▸ **Brief**: Find and copy each line in the material below where the string "burst" occurs.

━━ Dataset records

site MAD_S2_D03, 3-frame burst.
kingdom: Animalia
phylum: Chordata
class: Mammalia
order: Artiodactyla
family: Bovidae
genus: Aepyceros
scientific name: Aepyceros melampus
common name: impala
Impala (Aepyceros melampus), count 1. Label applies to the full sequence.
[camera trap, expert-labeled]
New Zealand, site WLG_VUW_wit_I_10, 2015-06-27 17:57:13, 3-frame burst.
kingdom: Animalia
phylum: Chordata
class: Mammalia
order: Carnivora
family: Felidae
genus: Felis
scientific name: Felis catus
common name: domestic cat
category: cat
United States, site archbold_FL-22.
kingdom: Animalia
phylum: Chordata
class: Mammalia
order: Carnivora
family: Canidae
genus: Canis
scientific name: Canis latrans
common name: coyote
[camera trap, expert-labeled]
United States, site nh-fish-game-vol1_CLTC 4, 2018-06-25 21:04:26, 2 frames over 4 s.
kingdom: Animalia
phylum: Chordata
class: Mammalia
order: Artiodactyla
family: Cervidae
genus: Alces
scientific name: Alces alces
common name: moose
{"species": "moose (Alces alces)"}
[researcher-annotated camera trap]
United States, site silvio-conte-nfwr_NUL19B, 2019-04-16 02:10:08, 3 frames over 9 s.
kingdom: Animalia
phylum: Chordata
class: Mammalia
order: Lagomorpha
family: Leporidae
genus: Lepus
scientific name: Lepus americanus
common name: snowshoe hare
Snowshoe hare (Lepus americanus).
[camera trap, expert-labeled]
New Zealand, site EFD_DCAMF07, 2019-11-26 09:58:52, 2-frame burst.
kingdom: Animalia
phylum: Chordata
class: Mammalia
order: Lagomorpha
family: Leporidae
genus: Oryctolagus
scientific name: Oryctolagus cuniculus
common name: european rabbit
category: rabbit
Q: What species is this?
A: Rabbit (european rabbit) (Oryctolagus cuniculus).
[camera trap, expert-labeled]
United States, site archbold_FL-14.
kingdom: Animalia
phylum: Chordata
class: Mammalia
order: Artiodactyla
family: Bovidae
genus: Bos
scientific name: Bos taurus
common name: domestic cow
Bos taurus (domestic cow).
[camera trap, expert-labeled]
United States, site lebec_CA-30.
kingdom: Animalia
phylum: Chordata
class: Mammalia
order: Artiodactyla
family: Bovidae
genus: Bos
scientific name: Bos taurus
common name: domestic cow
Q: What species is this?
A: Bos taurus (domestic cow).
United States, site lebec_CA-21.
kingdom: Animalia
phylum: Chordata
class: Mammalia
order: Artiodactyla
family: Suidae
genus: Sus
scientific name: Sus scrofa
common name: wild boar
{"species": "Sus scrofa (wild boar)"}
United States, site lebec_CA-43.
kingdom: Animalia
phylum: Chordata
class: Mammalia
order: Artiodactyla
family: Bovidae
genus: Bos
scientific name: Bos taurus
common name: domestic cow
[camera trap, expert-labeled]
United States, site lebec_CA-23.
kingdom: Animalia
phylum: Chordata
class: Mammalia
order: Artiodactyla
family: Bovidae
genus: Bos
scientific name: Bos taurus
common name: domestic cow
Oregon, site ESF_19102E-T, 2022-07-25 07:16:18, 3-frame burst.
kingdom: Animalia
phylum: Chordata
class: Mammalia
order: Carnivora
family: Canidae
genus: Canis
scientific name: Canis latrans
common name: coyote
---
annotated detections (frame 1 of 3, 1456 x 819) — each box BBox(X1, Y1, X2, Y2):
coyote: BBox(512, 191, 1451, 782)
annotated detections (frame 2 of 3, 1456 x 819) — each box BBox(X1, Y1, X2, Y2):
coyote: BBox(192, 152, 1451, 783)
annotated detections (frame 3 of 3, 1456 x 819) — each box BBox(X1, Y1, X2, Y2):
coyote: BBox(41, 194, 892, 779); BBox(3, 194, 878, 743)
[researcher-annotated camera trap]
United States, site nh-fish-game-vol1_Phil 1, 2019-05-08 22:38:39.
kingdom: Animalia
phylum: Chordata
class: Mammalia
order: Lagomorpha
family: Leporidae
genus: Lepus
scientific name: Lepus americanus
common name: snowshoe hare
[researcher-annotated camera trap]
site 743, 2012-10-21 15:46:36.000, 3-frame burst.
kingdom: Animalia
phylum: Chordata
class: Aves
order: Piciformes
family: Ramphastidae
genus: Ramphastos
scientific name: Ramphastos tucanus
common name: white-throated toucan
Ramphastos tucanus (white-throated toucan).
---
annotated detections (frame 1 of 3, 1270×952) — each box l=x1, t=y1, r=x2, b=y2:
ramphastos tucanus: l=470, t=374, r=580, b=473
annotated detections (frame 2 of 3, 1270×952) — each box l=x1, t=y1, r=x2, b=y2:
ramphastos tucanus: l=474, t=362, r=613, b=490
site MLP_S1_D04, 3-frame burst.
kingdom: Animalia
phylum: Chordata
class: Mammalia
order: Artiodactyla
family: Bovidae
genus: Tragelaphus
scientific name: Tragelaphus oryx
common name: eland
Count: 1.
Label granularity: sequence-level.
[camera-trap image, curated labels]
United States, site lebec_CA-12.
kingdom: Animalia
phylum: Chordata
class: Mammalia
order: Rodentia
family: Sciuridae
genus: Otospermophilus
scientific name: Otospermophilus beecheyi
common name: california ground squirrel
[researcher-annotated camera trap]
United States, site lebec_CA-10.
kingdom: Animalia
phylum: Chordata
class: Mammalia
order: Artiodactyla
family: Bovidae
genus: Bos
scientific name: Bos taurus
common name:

━━━━

▸ **Response for this exercise**:
site MAD_S2_D03, 3-frame burst.
New Zealand, site WLG_VUW_wit_I_10, 2015-06-27 17:57:13, 3-frame burst.
New Zealand, site EFD_DCAMF07, 2019-11-26 09:58:52, 2-frame burst.
Oregon, site ESF_19102E-T, 2022-07-25 07:16:18, 3-frame burst.
site 743, 2012-10-21 15:46:36.000, 3-frame burst.
site MLP_S1_D04, 3-frame burst.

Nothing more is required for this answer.